Degree Name

BS in Aerospace Engineering


Aerospace Engineering Department


Eltahry Elghandour


This project was completed at the California Polytechnic State University, San Luis Obispo Aerospace Engineering Structures and Composites Lab during Spring Quarter 2013. The purpose of this project was to research and to gain insight into the effects of fabrication methods and of modifying cure cycles for Newport NB-301 12l 2x2 Twill Weave Carbon Fiber material properties. The two fabrication methods used were autoclave and heat press (compression molding) methods. Each fabrication method used two cure cycles, a recommended cure cycle of 275°F for 1 hour and a modified cure cycle of 250°F for 1.5 hours. The exact product data sheet of the composite used could not be found, this project attempted to generate an estimate for the missing material properties. To find tensile properties and flexural properties for each sample, testing was completed for the different cure methods.
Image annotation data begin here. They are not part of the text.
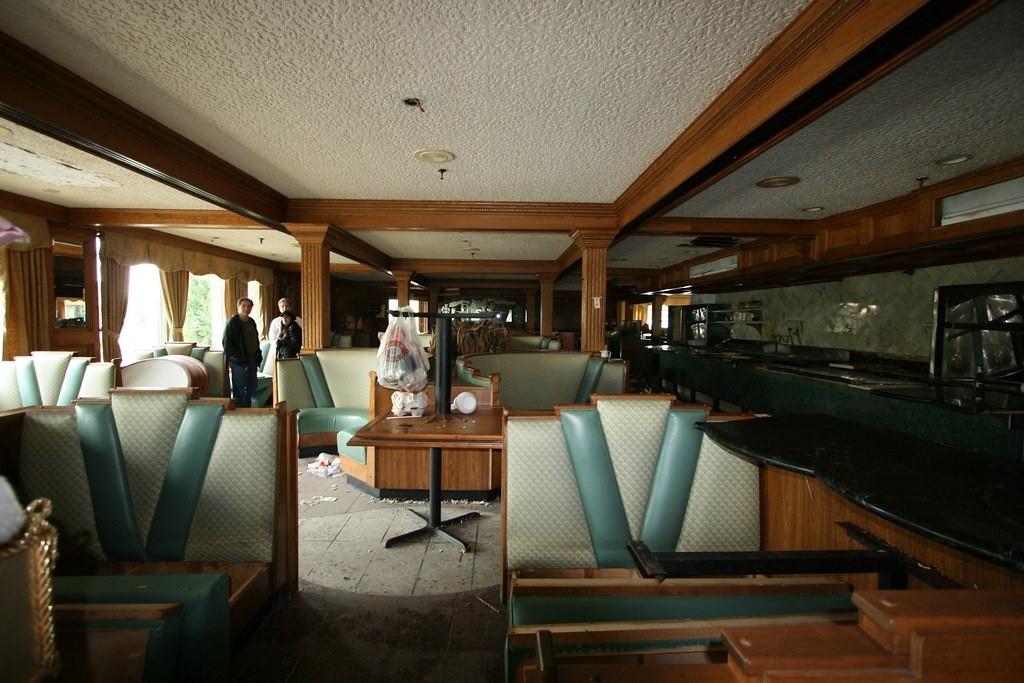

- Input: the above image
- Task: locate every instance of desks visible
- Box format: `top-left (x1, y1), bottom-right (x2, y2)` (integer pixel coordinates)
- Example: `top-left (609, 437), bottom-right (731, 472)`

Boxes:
top-left (345, 401), bottom-right (511, 553)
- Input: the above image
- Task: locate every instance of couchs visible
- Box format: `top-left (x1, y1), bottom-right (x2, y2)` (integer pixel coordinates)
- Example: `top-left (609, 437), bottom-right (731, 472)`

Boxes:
top-left (0, 328), bottom-right (864, 682)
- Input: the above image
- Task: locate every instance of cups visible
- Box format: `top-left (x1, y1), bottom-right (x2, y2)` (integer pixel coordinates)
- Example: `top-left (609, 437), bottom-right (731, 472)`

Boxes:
top-left (453, 391), bottom-right (479, 415)
top-left (600, 350), bottom-right (611, 358)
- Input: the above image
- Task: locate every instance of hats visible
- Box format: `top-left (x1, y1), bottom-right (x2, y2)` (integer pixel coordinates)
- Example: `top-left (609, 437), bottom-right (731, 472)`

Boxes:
top-left (280, 310), bottom-right (296, 320)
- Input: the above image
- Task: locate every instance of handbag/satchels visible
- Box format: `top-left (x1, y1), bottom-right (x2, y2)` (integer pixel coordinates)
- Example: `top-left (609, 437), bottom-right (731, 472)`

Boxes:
top-left (277, 343), bottom-right (292, 358)
top-left (375, 309), bottom-right (428, 392)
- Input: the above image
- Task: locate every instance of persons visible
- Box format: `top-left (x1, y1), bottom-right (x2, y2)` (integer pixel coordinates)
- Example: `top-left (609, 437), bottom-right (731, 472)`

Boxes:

Material properties were found using the same standard of testing used by Newport Adhesives and Composites for their published data. The tensile standard used by Newport was ASTM D-638 Type 1, however due to the complexity of manufacturing the samples a simpler standard was found (ASTM D-3039). The flexure standard using for this project and by Newport was ASTM D-790. After testing seven tensile samples and eight flexure samples for each of the four different configurations, it was concluded that for plate fabrication the compression molding method of the heat press resulted in the best material properties (highest modulus and highest ultimate strength. The best mechanical properties for tensile testing resulted from the recommended 275°F cure cycle. The tensile mechanical properties that resulted from samples cured with the heat press at 275°F had an average tensile strength of 85.5 ksi (590 Mpa) and an average tensile modulus of 7.08 Msi (48.8 GPa).Unfortunately the flexure testing was not effective in displaying a clear trend for the best cure cycle. Thus no conclusion could be drawn to determine the best curing cycle for flexure.